The typical size of daily forecast mistakes is indicated by the model's Mean Absolute Error (MAE), which is roughly 2-3%.
Daily stock returns are very noisy and challenging to forecast using linear models, according to the negative R2 value. This outcome is in line with financial literature, which acknowledges the difficulty of predicting short-term stock returns.

Overall, rather than focusing on predicted accuracy, this section illustrates the use of machine learning approaches, feature engineering, and appropriate out-of-sample evaluation.

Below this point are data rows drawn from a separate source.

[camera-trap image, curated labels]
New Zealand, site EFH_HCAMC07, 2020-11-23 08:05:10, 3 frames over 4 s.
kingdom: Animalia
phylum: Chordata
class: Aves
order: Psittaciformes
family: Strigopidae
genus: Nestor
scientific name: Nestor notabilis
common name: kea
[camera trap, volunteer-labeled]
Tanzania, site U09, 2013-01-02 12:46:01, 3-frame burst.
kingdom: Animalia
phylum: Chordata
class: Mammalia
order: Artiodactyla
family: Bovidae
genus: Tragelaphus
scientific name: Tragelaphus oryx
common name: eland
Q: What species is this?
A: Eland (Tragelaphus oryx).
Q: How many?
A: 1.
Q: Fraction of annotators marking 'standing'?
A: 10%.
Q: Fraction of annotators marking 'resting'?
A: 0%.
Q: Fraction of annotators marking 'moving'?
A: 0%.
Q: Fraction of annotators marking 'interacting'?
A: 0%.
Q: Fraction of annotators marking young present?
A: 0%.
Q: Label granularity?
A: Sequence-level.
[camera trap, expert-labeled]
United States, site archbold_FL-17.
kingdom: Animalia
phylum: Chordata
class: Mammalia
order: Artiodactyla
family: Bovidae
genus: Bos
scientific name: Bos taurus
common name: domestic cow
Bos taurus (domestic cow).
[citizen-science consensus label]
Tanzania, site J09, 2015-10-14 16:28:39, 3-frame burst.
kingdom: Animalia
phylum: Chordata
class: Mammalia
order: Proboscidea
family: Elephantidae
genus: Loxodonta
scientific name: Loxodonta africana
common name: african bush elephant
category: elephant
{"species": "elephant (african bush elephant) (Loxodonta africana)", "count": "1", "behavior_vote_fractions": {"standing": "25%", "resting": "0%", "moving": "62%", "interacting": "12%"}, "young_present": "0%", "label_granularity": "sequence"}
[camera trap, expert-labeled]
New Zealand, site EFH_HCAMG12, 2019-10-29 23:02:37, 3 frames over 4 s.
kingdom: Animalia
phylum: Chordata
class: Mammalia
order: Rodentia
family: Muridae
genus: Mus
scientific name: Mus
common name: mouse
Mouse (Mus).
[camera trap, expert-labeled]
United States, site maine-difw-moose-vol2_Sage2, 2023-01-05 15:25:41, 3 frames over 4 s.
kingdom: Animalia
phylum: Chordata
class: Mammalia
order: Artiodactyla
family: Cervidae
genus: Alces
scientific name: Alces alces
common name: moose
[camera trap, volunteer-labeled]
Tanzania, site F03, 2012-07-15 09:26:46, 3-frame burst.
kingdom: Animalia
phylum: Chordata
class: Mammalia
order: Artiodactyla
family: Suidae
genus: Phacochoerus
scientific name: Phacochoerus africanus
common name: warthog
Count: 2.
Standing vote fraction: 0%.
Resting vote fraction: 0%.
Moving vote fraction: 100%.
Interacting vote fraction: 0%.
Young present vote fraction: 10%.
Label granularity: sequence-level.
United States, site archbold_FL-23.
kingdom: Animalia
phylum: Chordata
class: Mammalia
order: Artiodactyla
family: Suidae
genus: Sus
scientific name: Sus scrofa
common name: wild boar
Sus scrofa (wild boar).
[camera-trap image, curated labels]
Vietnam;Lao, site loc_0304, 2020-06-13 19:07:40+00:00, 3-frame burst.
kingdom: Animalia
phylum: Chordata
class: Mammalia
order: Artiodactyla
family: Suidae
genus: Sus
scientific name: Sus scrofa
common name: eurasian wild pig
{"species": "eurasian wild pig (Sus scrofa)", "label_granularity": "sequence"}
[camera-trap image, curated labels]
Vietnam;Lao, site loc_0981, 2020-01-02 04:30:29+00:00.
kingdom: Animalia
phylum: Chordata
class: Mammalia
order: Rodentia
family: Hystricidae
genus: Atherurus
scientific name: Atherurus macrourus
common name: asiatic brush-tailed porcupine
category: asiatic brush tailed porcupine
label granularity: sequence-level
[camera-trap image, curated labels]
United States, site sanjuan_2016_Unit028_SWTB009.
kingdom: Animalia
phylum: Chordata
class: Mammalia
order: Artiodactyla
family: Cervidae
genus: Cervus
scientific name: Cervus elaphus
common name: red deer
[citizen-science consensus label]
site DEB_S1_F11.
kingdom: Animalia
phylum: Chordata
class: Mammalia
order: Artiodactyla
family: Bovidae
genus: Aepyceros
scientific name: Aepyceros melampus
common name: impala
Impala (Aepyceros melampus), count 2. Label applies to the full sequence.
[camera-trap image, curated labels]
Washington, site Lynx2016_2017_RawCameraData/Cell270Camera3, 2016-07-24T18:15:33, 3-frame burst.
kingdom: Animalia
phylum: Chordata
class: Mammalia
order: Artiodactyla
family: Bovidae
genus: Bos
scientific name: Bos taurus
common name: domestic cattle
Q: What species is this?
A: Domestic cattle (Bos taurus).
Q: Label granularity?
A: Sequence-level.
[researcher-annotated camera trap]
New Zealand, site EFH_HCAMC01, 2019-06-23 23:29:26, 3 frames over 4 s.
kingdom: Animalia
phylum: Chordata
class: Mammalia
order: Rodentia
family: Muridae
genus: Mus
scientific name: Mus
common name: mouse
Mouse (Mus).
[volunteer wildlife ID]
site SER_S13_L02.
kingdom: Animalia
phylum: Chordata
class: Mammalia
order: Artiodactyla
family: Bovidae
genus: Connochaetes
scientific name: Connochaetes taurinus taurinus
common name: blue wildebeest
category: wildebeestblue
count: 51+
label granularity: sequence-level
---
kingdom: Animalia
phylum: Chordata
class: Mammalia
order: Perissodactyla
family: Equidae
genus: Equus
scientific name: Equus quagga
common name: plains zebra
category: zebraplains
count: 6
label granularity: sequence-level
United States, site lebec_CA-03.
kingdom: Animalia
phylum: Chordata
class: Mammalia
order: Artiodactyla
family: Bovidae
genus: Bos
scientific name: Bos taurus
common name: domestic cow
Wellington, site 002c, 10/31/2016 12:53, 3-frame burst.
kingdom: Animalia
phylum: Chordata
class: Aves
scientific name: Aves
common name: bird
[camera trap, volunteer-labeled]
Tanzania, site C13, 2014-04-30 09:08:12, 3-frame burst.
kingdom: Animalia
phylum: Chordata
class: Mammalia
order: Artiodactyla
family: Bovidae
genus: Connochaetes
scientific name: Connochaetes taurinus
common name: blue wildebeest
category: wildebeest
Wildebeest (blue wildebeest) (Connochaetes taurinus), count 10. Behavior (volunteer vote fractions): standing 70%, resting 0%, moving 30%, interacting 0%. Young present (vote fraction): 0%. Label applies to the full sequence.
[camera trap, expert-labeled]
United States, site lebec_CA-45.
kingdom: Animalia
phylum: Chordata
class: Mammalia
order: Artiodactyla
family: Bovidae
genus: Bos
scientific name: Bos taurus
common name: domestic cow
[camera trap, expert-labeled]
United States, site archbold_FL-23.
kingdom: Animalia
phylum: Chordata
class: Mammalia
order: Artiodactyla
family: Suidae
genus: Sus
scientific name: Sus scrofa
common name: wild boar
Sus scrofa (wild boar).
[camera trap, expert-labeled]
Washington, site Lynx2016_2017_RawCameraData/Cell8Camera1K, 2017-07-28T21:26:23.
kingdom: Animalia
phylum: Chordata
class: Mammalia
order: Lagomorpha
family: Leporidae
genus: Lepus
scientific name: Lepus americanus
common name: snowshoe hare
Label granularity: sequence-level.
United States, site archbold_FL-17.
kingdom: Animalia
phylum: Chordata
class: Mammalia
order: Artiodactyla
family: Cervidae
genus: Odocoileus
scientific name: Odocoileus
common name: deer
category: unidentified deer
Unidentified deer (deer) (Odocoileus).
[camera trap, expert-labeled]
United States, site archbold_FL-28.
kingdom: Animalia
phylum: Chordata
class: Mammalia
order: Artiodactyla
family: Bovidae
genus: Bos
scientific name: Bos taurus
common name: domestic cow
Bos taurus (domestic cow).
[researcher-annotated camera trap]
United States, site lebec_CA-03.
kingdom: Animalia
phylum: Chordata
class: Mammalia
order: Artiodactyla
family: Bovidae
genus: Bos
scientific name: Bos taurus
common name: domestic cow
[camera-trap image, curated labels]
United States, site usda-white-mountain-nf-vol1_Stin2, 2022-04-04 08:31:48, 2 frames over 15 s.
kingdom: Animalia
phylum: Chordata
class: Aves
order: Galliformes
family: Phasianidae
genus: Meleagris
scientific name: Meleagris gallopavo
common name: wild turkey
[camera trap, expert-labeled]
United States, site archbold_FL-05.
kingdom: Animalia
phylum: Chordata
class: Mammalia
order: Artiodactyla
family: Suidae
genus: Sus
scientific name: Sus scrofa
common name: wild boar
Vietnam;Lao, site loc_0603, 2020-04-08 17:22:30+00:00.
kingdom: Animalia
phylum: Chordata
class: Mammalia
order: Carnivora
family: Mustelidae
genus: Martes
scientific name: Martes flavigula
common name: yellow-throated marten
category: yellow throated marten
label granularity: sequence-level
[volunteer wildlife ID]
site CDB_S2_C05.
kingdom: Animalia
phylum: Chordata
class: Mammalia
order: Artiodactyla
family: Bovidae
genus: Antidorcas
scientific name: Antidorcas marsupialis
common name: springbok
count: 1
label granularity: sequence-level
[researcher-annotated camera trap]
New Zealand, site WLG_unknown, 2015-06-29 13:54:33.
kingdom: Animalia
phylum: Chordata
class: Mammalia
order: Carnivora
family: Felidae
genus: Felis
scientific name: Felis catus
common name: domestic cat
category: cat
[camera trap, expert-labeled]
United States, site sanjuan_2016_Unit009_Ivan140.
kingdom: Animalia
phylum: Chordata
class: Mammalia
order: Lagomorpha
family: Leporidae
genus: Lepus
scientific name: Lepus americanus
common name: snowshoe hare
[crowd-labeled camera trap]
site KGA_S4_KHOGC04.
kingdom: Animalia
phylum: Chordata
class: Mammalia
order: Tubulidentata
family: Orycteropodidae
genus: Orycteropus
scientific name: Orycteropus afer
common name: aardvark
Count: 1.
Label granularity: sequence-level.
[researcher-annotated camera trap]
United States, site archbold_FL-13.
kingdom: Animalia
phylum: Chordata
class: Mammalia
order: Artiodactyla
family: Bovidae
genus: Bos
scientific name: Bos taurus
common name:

**B) APPLE RETURN PREDICTION (Random Forest)**

In [13]:
from sklearn.ensemble import RandomForestRegressor

rf = RandomForestRegressor(
    n_estimators=200,
    max_depth=5,
    random_state=42
)

rf.fit(X_train, y_train)

rf_pred = rf.predict(X_test)

print("Apple Return Prediction (Random Forest)")
print("MAE:", mean_absolute_error(y_test, rf_pred))
print("R2 :", r2_score(y_test, rf_pred))


Apple Return Prediction (Random Forest)
MAE: 0.0259601157224783
R2 : -0.2558433359122807


**Model Comparison**

To capture possible non-linear correlations, a Random Forest model was used in addition to linear regression.
The noisy character of daily stock returns is shown by the Random Forest model's low predictive accuracy, despite a minor improvement in flexibility.
As required by the milestone, this comparison illustrates the application of many machine learning techniques.